11. Connect the tube from the Port 1 of the Injection valve to the top of the reservoir. Remove the bottom dump nut and check the flow, and connect it into the “UV”.
12. Then, press “PAUSE” and change the flow rate to “10 ml/min” and again continue. Wait until the column material is compressed (approx 10-20 min). After compression, press “PAUSE”.

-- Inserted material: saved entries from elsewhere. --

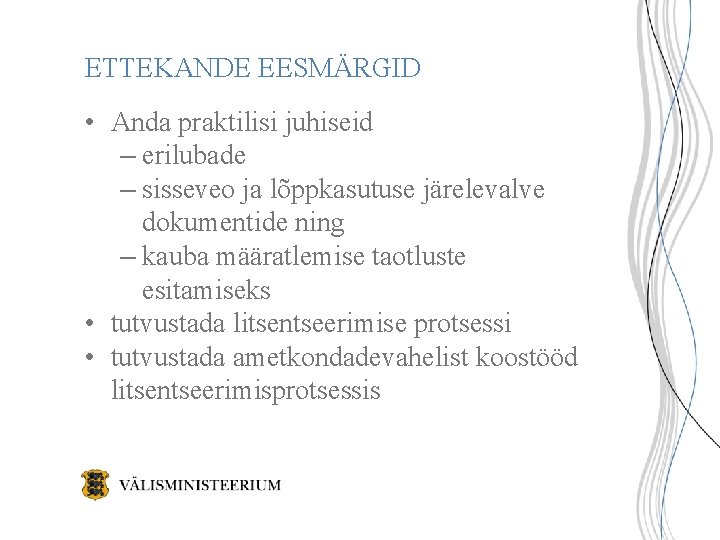 ETTEKANDE EESMÄRGID

• Anda praktilisi juhiseid
– erilubade
– sisseveo ja lõppkasutuse järelevalve dokumentide ning
– kauba määratlemise taotluste esitamiseks
• tutvustada litsentseerimise protsessi
• tutvustada ametkondadevahelist koostööd litsentseerimisprotsessis

VÄLISMINISTEERIUM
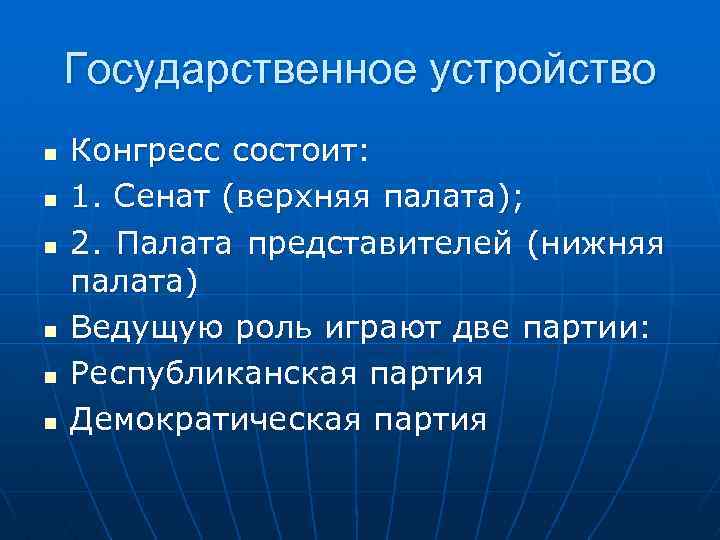 Государственное устройство

- Конгресс состоит:
- 1. Сенат (верхняя палата);
- 2. Палата представителей (нижняя палата)
- Ведущую роль играют две партии:
- Республиканская партия
- Демократическая партия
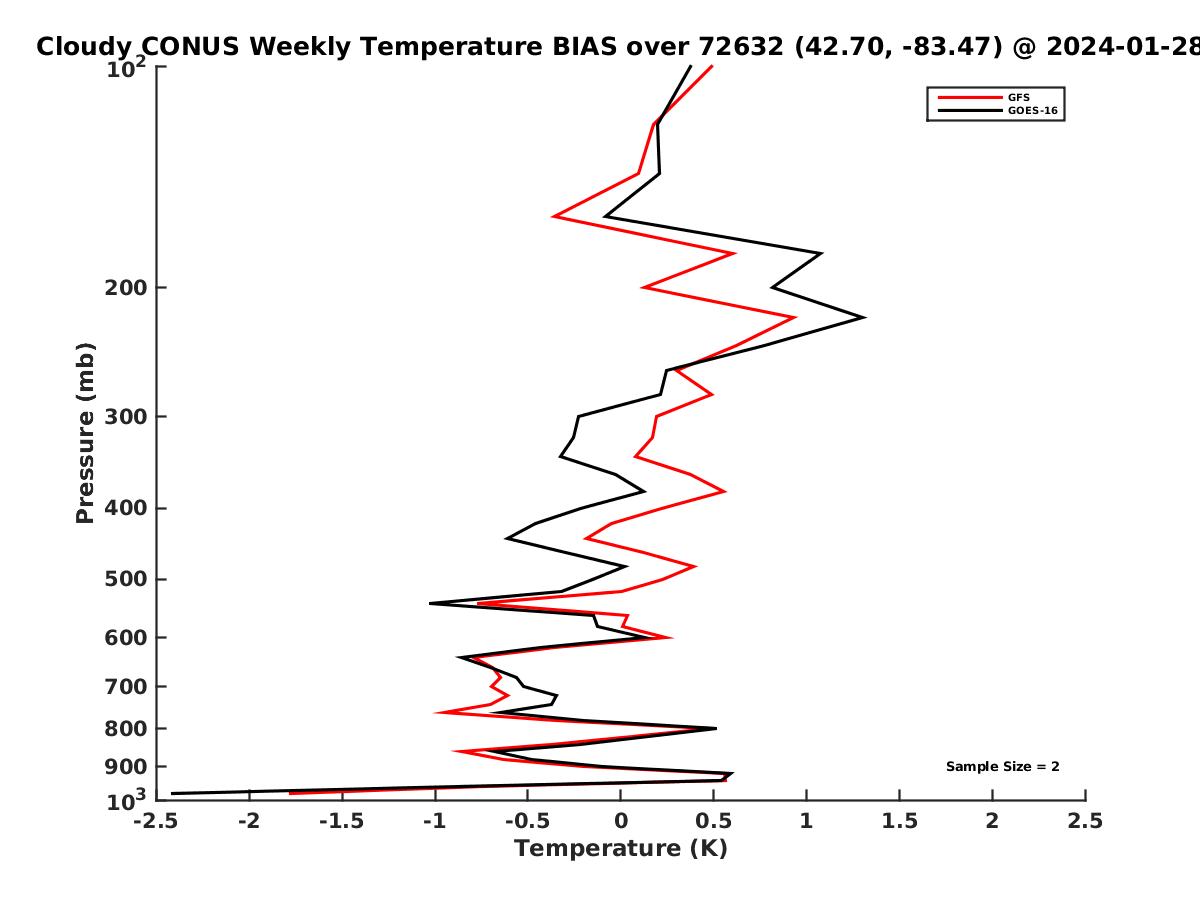 Cloudy CONUS Weekly Temperature BIAS over 72632 (42.70, -83.47) @ 2024-01-28

GFS
GOES-16

Pressure (mb)

$10^2$
200
300
400
500
600
700
800
900
$10^3$

Sample Size = 2

-2.5 -2 -1.5 -1 -0.5 0 0.5 1 1.5 2 2.5

Temperature (K)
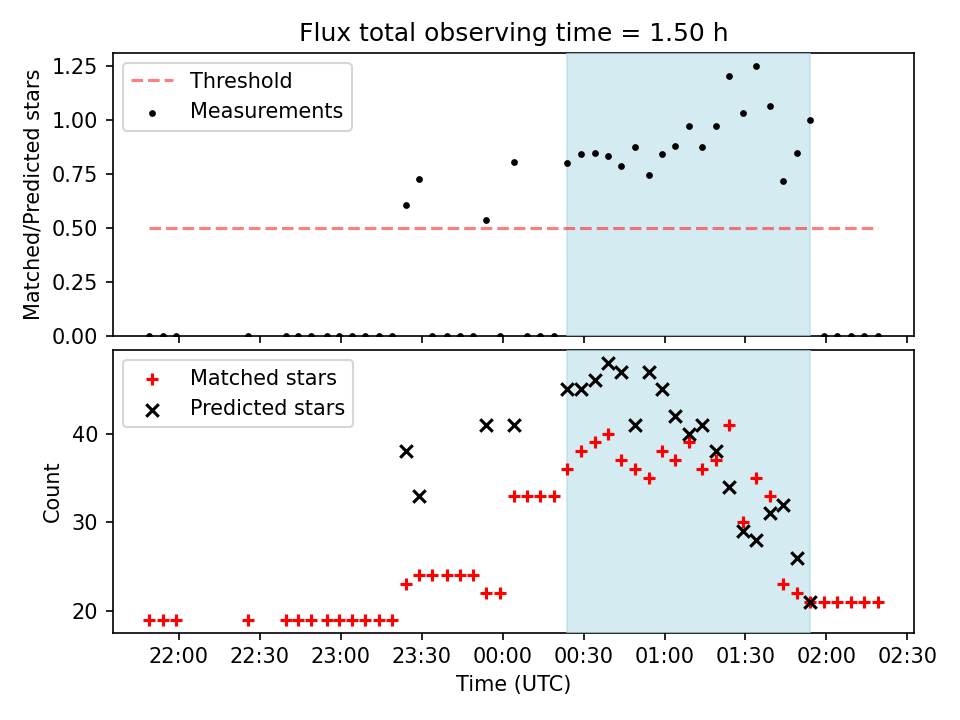 Flux total observing time = 1.50 h

Threshold
Measurements

Matched/Predicted stars

1.25
1.00
0.75
0.50
0.25
0.00

Matched stars
Predicted stars

Count

40
30
20

22:00 22:30 23:00 23:30 00:00 00:30 01:00 01:30 02:00 02:30

Time (UTC)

13. Remove the connecting tube from the reservoir and injection value. Also remove the bottom outlet tube of the column from the “UV” and place the dump nut.
14. Remove the column from the stand and slowly open the reservoir to remove the excess buffer from the reservoir into a beaker. Remove the excess buffer from the column top using a syringe.
15. Place the adaptor over the column at 45⁰ angle to avoid air bubbles trapping inside. Fix the adaptor by adjusting the screws on top. Care should be taken not to press too much which will disturb the column.
16. Then, press “PAUSE” and change the flow rate to 2 ml/min and press “Continue”.
17. Check the flow from the Port 1 valve of the Injection value. Connect the connecting tube from the adaptor to the Port 1 of the Injection valve. Remove the dump nut from the bottom outlet, check the flow and connect it to the “UV”.
18. Allow it run, until the conductivity becomes stable and end the program by pressing “END”

Sample injection

1. Set the conditions. Flow rate 2ml/min, Pressure 0.3MPa, Fraction size 5ml/min, choose “LOAD” mode
2. Start the program by pressing “OK” with the help of navigation button
3. Inject 5 ml of filtered enzyme solution (filtration by 0.2 U syringe filter) into the Injection valve (Port no 3).
4. Change “LOAD” mode into “INJECT” mode
5. Separation takes place and fractions get collected
6. Collect until all fractions of protein comes out by observing the UV
7. End the program by pressing “END”
8. Fractions form the PURIFIED ENZYME EXTRACT.
9. Fractions collected are further checked for protein content and enzyme activity.
10. For injecting next sample proceed as per step 1 of sample injection.